What this task involves:
Copy out the part of the data that opens with the line containing "Which object among" and closes with the line containing "8.41 meters", including both of those lines. Leave the pictures out of your copy.
——————————
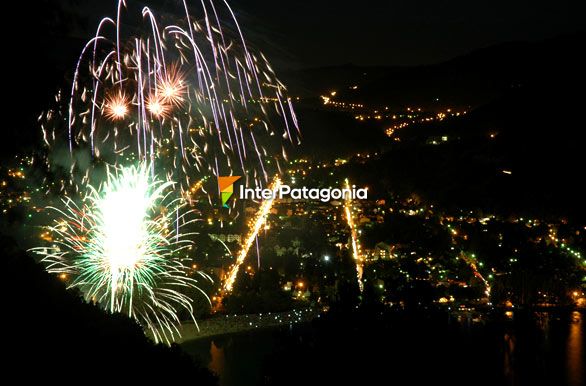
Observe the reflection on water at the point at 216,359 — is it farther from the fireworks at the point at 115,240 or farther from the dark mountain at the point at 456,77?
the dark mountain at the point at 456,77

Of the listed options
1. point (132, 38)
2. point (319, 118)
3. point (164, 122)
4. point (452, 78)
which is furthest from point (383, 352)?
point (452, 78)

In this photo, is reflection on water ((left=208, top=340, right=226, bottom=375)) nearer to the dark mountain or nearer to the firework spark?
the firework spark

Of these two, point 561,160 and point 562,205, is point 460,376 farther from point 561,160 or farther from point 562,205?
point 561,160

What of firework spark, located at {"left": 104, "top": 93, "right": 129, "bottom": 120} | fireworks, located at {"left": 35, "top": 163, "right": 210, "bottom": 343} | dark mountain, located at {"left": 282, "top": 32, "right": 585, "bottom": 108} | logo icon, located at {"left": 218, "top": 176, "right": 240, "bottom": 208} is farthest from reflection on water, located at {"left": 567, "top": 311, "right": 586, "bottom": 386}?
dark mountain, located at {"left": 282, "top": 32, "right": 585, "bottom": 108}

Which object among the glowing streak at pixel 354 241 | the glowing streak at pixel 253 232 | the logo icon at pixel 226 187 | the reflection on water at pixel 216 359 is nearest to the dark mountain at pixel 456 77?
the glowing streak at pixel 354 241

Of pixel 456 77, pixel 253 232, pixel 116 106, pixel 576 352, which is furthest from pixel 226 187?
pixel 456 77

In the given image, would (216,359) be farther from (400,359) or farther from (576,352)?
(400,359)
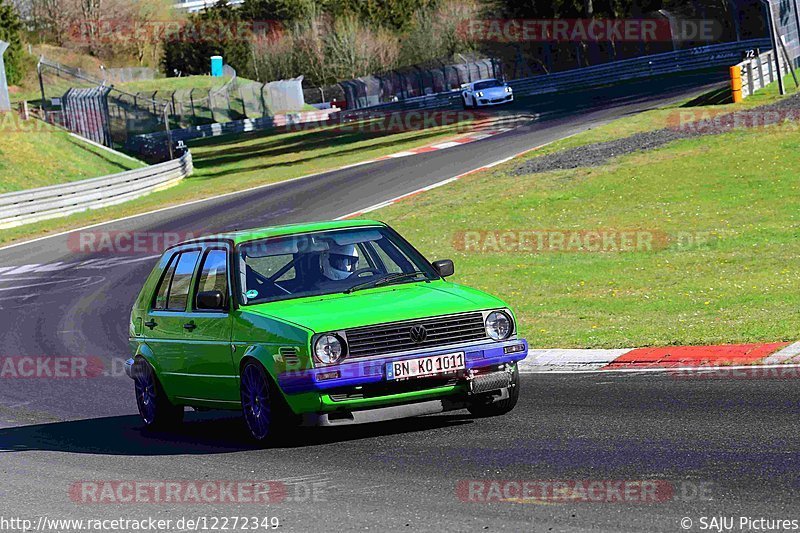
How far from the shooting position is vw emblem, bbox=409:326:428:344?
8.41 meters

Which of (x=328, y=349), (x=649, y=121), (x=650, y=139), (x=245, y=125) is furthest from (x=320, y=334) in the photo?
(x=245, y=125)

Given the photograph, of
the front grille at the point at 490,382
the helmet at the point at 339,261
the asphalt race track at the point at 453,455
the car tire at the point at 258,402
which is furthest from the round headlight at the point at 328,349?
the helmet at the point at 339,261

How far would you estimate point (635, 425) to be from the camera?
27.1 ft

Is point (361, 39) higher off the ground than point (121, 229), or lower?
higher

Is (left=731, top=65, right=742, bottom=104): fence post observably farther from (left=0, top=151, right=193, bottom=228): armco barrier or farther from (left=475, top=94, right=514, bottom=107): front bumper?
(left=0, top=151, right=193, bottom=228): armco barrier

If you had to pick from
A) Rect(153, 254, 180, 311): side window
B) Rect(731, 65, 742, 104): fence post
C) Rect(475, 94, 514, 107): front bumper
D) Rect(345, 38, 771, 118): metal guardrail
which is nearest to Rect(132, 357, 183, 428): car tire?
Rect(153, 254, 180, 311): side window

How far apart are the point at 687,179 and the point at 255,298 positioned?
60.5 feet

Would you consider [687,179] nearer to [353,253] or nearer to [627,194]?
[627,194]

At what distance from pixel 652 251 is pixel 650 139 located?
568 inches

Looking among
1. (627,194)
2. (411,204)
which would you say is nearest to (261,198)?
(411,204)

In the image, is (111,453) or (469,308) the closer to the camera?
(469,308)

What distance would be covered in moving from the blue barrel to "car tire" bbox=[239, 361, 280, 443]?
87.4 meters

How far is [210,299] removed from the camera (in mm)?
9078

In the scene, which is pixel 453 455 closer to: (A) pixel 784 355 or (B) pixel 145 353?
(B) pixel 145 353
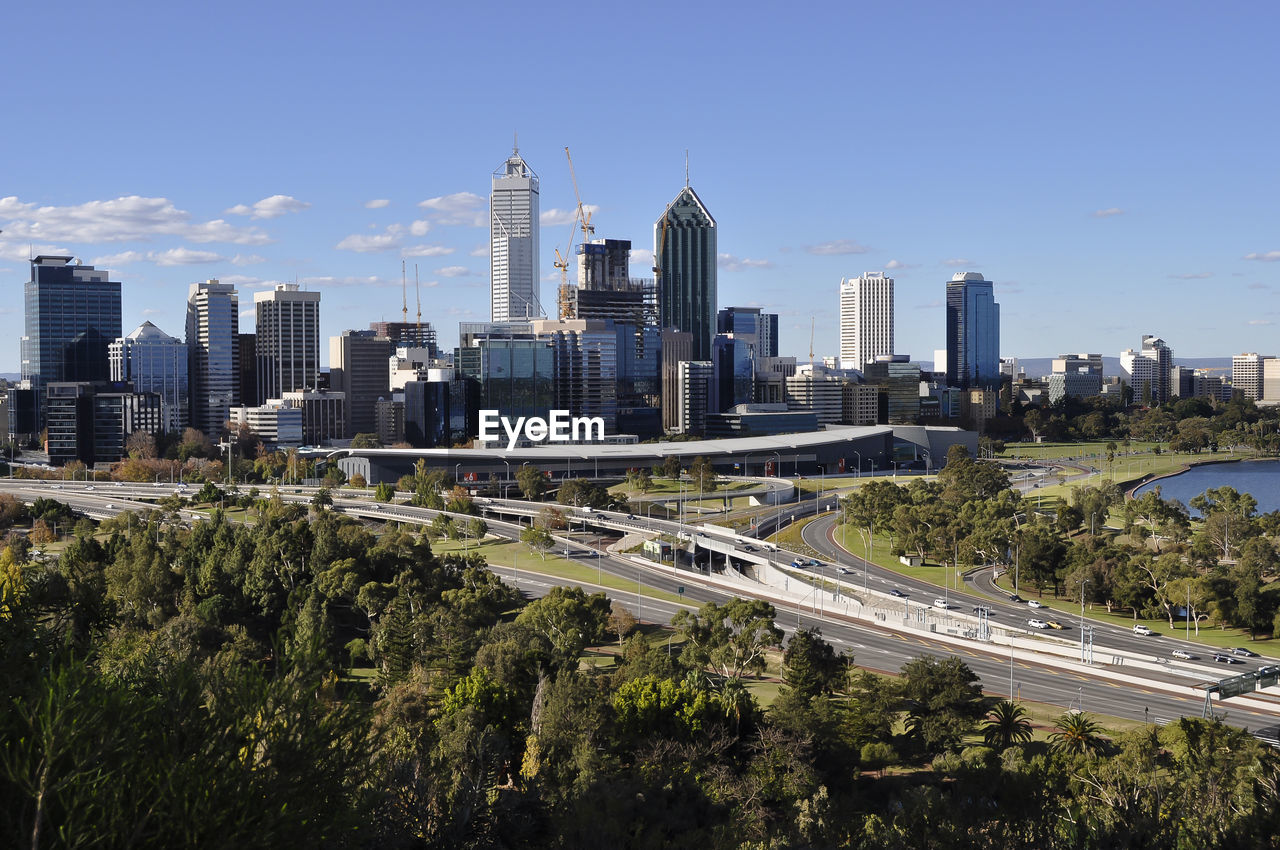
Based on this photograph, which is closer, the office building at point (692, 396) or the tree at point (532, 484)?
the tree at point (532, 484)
——————————
Exercise solution:
Which object among the glowing streak at pixel 354 241 | the glowing streak at pixel 253 232 | the logo icon at pixel 226 187 | the reflection on water at pixel 216 359 is nearest to the dark mountain at pixel 456 77?
the glowing streak at pixel 354 241

Of pixel 456 77, pixel 253 232, pixel 116 106, pixel 576 352, which is furthest from pixel 226 187?
pixel 456 77

In the given image, would (216,359) be farther from (400,359) or farther from (576,352)?
(400,359)
How far from the shooting position is vw emblem, bbox=409:326:428:344?
8.41 meters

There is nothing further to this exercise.